Strong data governance ensures that federal AI systems operate on trustworthy, well-managed data while maintaining compliance with privacy and security regulations.

Together, AI governance and data governance form the structural foundation for scalable, responsible, mission-aligned AI adoption across the federal government. Agencies that invest in these capabilities today will be better positioned to harness AI’s transformative potential while upholding the principles and protections that define American democracy.

Aligning with the National AI Strategy

The path forward is defined by the Trump Administration’s July release of the AI Action Plan, which establishes a clear mandate: the federal government will prioritize encouraging AI innovation over restrictive existing federal regulations.

Agencies must recognize that compliance with this AI policy is a condition for future resources.

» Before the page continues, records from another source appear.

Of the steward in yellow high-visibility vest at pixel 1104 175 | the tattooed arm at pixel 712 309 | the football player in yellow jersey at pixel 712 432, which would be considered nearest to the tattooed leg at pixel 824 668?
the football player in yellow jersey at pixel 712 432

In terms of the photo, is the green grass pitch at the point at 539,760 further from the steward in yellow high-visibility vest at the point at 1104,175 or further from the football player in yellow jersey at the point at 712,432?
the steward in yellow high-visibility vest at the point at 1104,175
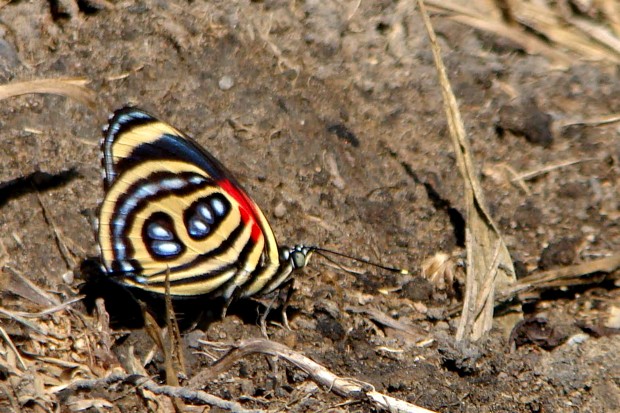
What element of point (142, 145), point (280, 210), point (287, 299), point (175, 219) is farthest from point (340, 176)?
point (142, 145)

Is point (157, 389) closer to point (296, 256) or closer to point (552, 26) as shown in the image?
point (296, 256)

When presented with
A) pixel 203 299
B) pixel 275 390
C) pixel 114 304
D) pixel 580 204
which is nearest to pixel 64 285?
pixel 114 304

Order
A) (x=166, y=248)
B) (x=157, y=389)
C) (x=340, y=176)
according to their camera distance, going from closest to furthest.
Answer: (x=157, y=389) → (x=166, y=248) → (x=340, y=176)

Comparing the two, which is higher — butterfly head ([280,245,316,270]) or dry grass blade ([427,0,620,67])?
dry grass blade ([427,0,620,67])

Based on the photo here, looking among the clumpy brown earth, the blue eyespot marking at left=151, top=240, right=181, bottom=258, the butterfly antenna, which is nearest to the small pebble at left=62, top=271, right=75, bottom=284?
the clumpy brown earth

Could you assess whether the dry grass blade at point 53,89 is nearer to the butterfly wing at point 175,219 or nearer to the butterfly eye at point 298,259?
the butterfly wing at point 175,219

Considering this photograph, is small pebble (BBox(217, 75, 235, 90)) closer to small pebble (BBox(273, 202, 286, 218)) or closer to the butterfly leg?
small pebble (BBox(273, 202, 286, 218))
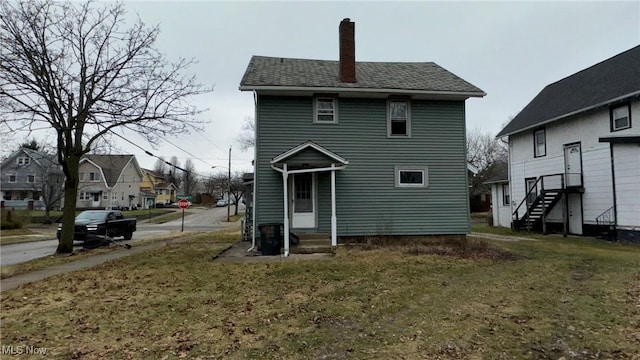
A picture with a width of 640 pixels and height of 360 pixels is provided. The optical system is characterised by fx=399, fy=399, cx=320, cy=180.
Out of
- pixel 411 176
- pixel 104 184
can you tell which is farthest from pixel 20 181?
pixel 411 176

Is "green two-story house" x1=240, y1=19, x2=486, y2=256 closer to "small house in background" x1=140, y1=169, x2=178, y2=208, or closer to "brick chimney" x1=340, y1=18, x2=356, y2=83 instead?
"brick chimney" x1=340, y1=18, x2=356, y2=83

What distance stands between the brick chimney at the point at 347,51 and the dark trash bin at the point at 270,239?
6.09m

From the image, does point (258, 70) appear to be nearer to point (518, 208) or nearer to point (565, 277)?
point (565, 277)

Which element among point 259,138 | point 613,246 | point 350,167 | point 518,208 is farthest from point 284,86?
point 518,208

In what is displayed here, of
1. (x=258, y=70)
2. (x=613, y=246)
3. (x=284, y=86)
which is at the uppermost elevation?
(x=258, y=70)

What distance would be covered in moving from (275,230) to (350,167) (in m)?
3.69

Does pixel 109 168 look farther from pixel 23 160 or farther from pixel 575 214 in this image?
pixel 575 214

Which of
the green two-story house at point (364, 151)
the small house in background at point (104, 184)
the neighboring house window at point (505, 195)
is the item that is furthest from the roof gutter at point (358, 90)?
the small house in background at point (104, 184)

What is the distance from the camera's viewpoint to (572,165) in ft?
63.0

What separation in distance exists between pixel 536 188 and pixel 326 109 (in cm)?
1392

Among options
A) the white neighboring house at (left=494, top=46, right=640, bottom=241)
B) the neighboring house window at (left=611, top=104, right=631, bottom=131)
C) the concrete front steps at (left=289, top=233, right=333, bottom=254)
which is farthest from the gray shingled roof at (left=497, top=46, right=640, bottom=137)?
the concrete front steps at (left=289, top=233, right=333, bottom=254)

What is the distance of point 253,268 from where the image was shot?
381 inches

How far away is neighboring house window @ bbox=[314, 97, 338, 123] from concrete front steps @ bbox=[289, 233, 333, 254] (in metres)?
4.06

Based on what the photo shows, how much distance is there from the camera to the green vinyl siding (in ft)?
45.3
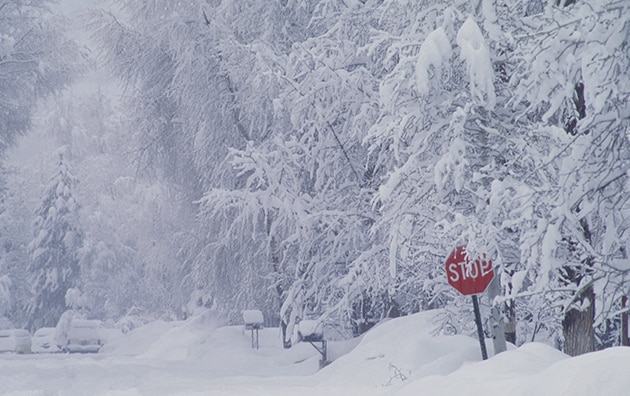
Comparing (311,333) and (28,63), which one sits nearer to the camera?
(311,333)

The Special Advisor for AI has indicated that adherence to these standards will be a key factor in awarding discretionary grant programs and authorizing new AI compute infrastructure. Whether utilizing machine learning or AI tools for personal or professional services, agencies must implement trustworthy AI governance that aligns with OECD AI principles to maintain global AI leadership.

Failure to do so could leave initiatives vulnerable to oversight by the Federal Trade Commission, making it critical to adopt a unified framework for responsible AI.